What work activities are most important?

Importance Activities

Getting Information - Observing, receiving, and otherwise obtaining information from all relevant sources.

Communicating with Supervisors, Peers, or Subordinates - Providing information to supervisors, co-workers, and subordinates by telephone, in written form, e-mail, or in person.

Establishing and Maintaining Interpersonal Relationships - Developing constructive and cooperative working relationships with others, and maintaining them over time.

Monitor Processes, Materials, or Surroundings - Monitoring and reviewing information from materials, events, or the environment, to detect or assess problems.

Identifying Objects, Actions, and Events - Identifying information by categorizing, estimating, recognizing differences or similarities, and detecting changes in circumstances or events.

Making Decisions and Solving Problems - Analyzing information and evaluating results to choose the best solution and solve problems.

Interpreting the Meaning of Information for Others - Translating or explaining what information means and how it can be used.

Organizing, Planning, and Prioritizing Work - Developing specific goals and plans to prioritize, organize, and accomplish your work.

Analyzing Data or Information - Identifying the underlying principles, reasons, or facts of information by breaking down information or data into separate parts.

Communicating with Persons Outside Organization - Communicating with people outside the organization, representing the organization to customers, the public, government, and other external sources.
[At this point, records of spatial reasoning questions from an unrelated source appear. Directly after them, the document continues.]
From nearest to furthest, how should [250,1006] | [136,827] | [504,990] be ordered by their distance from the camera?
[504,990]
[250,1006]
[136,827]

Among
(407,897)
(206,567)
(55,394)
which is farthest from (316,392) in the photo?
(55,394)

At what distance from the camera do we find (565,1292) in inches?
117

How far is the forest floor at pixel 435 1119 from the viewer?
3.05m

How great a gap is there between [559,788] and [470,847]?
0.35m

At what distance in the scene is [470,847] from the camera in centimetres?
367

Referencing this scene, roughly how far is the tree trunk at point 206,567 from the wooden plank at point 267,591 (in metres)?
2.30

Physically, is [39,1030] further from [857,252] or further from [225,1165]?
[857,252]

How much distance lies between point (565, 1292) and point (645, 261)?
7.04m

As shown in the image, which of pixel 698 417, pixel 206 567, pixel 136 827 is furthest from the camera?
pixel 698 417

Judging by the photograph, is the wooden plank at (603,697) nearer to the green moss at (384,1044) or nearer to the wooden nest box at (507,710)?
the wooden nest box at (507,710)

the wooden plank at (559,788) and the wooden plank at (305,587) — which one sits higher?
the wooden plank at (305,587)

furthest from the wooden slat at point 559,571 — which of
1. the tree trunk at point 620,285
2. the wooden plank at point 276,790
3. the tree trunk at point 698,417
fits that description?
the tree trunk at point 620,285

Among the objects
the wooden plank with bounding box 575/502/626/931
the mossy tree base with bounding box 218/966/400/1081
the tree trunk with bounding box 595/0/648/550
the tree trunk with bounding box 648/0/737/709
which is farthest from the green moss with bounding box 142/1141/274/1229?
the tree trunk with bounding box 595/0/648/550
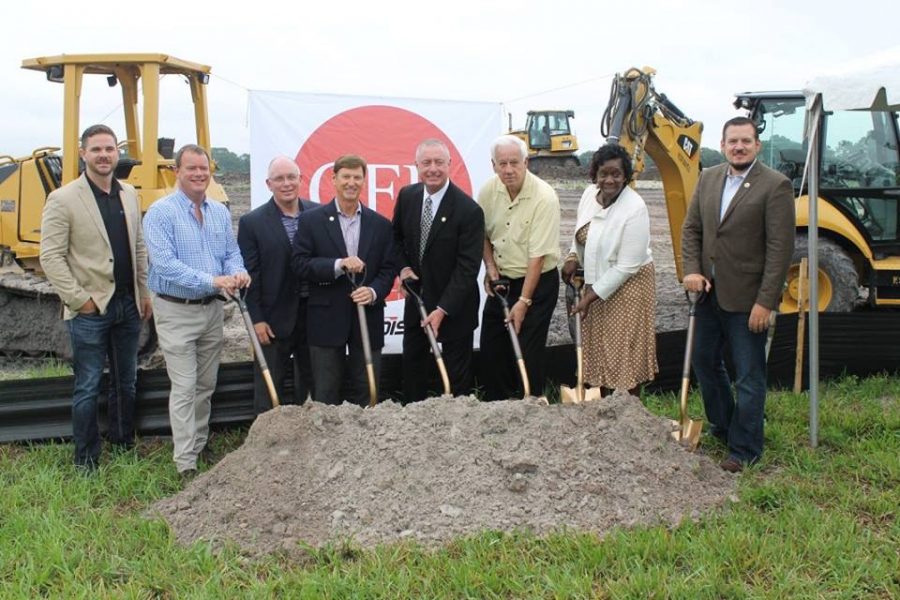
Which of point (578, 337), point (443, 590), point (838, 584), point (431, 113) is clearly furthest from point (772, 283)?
point (431, 113)

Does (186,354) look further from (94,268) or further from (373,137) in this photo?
(373,137)

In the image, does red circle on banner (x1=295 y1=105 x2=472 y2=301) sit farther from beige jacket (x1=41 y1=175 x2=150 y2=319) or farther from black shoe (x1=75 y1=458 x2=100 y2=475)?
black shoe (x1=75 y1=458 x2=100 y2=475)

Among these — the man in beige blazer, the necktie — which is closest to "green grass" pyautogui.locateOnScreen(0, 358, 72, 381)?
the man in beige blazer

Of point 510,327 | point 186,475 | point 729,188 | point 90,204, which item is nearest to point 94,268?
point 90,204

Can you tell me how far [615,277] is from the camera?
488 cm

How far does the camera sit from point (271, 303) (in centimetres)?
493

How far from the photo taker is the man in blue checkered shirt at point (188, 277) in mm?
4531

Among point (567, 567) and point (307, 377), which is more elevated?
point (307, 377)

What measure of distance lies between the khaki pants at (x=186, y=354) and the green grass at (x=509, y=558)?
343mm

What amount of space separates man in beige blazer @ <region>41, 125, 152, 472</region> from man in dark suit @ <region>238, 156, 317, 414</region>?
0.62m

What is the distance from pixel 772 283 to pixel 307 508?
2.54 m

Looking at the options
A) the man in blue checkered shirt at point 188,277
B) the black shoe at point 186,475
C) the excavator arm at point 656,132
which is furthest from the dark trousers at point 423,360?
the excavator arm at point 656,132

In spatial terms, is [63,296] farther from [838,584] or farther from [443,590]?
[838,584]

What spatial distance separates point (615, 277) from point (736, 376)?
2.85ft
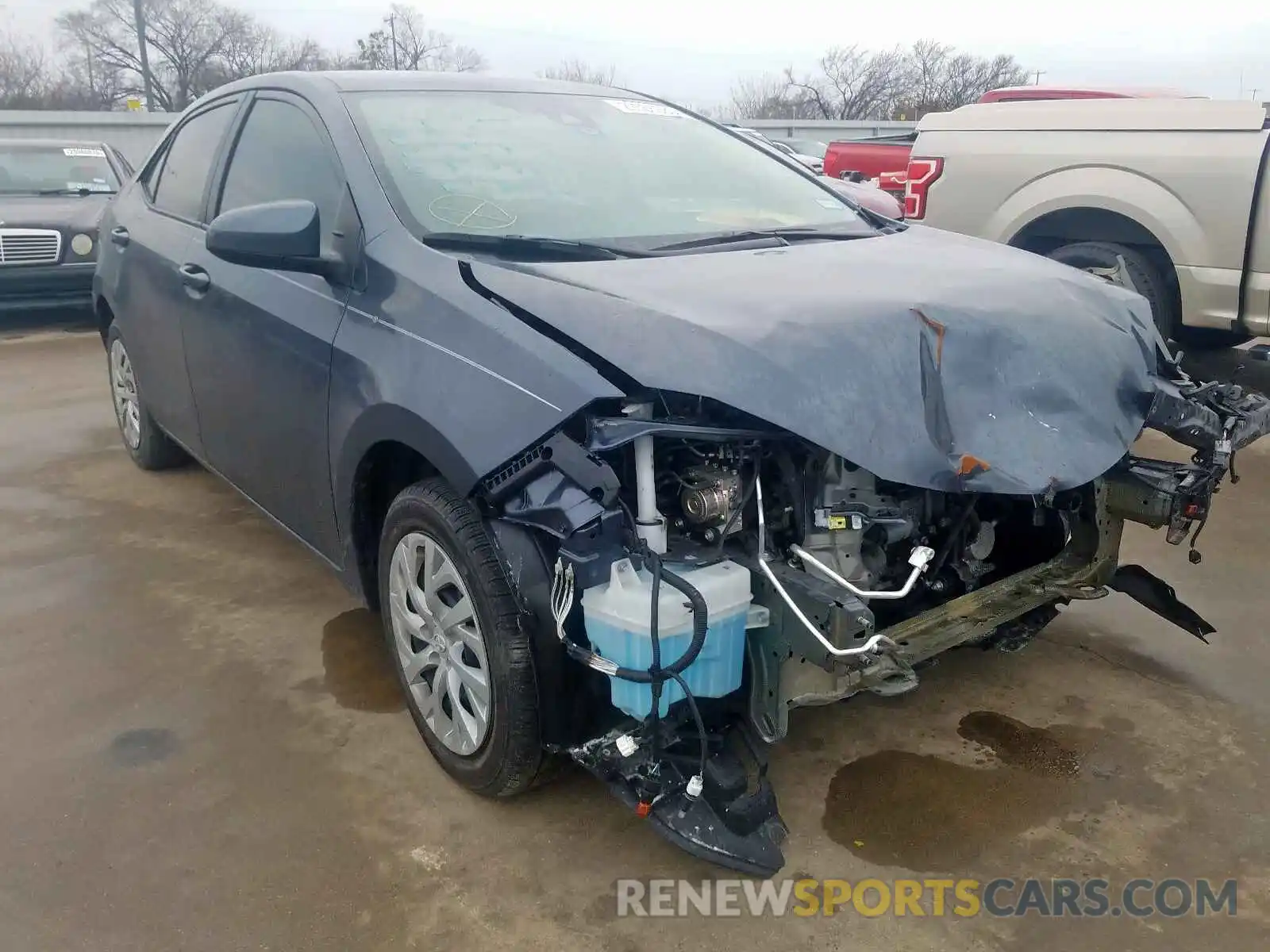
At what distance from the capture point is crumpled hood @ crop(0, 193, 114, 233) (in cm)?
873

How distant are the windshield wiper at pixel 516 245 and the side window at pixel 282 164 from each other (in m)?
0.41

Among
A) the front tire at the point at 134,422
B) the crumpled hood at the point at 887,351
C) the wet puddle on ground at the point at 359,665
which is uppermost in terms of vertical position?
the crumpled hood at the point at 887,351

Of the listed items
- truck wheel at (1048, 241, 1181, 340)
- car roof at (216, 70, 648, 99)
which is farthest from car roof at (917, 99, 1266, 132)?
car roof at (216, 70, 648, 99)

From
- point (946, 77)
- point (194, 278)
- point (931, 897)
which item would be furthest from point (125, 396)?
point (946, 77)

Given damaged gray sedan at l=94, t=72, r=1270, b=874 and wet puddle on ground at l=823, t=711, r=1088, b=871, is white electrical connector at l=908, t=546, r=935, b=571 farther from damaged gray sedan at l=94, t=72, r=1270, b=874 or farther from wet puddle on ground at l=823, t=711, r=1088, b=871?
wet puddle on ground at l=823, t=711, r=1088, b=871

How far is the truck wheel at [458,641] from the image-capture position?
2.28m

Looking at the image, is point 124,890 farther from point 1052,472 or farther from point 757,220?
point 757,220

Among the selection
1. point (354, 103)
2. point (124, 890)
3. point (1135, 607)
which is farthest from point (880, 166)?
point (124, 890)

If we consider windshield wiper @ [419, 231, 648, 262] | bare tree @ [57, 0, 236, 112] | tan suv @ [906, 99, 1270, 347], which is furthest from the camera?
bare tree @ [57, 0, 236, 112]

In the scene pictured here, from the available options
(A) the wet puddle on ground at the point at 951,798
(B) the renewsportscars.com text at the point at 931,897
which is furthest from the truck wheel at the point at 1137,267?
(B) the renewsportscars.com text at the point at 931,897

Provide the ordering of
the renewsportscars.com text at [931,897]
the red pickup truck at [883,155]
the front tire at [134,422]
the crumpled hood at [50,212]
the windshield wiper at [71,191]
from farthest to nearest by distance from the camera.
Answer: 1. the windshield wiper at [71,191]
2. the crumpled hood at [50,212]
3. the red pickup truck at [883,155]
4. the front tire at [134,422]
5. the renewsportscars.com text at [931,897]

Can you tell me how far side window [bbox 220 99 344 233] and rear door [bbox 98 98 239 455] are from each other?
249 mm

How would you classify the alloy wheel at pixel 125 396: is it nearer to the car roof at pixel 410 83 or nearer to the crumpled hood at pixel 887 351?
the car roof at pixel 410 83

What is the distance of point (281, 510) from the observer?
336 cm
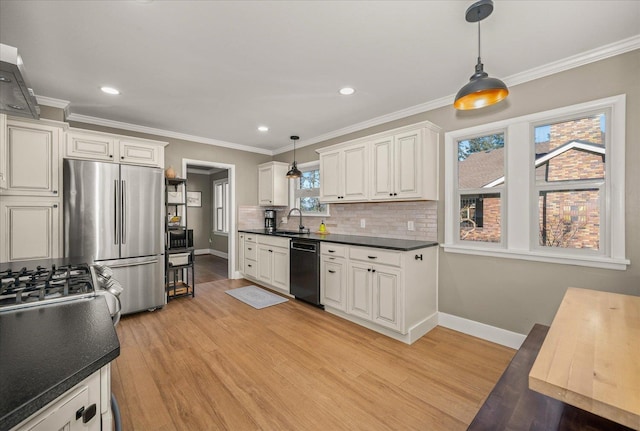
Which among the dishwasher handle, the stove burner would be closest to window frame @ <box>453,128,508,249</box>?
the dishwasher handle

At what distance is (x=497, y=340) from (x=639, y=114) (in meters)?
2.23

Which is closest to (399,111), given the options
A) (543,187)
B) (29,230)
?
(543,187)

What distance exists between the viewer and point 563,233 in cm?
249

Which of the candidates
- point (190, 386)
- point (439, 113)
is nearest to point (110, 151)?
point (190, 386)

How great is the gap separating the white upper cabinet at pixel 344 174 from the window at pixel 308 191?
74cm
This information can be exchanged in person, in writing, or by telephone or e-mail.

Updating and Using Relevant Knowledge - Keeping up-to-date technically and applying new knowledge to your job.

Assisting and Caring for Others - Providing personal assistance, medical attention, emotional support, or other personal care to others such as coworkers, customers, or patients.

Provide Consultation and Advice to Others - Providing guidance and expert advice to management or other groups on technical, systems-, or process-related topics.

Developing and Building Teams - Encouraging and building mutual trust, respect, and cooperation among team members.

Thinking Creatively - Developing, designing, or creating new applications, ideas, relationships, systems, or products, including artistic contributions.

Training and Teaching Others - Identifying the educational needs of others, developing formal educational or training programs or classes, and teaching or instructing others.

Resolving Conflicts and Negotiating with Others - Handling complaints, settling disputes, and resolving grievances and conflicts, or otherwise negotiating with others.

Interacting With Computers - Using computers and computer systems (including hardware and software) to program, write software, set up functions, enter data, or process information.

Performing Administrative Activities - Performing day-to-day administrative tasks such as maintaining information files and processing paperwork.

Documenting/Recording Information - Entering, transcribing, recording, storing, or maintaining information in written or electronic/magnetic form.

Coaching and Developing Others - Identifying the developmental needs of others and coaching, mentoring, or otherwise helping others to improve their knowledge or skills.

Coordinating the Work and Activities of Others - Getting members of a group to work together to accomplish tasks.

Evaluating Information to Determine Compliance with Standards - Using relevant information and individual judgment to determine whether events or processes comply with laws, regulations, or standards.

Processing Information - Compiling, coding, categorizing, calculating, tabulating, auditing, or verifying information or data.

Developing Objectives and Strategies - Establishing long-range objectives and specifying the strategies and actions to achieve them.

Scheduling Work and Activities - Scheduling events, programs, and activities, as well as the work of others.

Guiding, Directing, and Motivating Subordinates - Providing guidance and direction to subordinates, including setting performance standards and monitoring performance.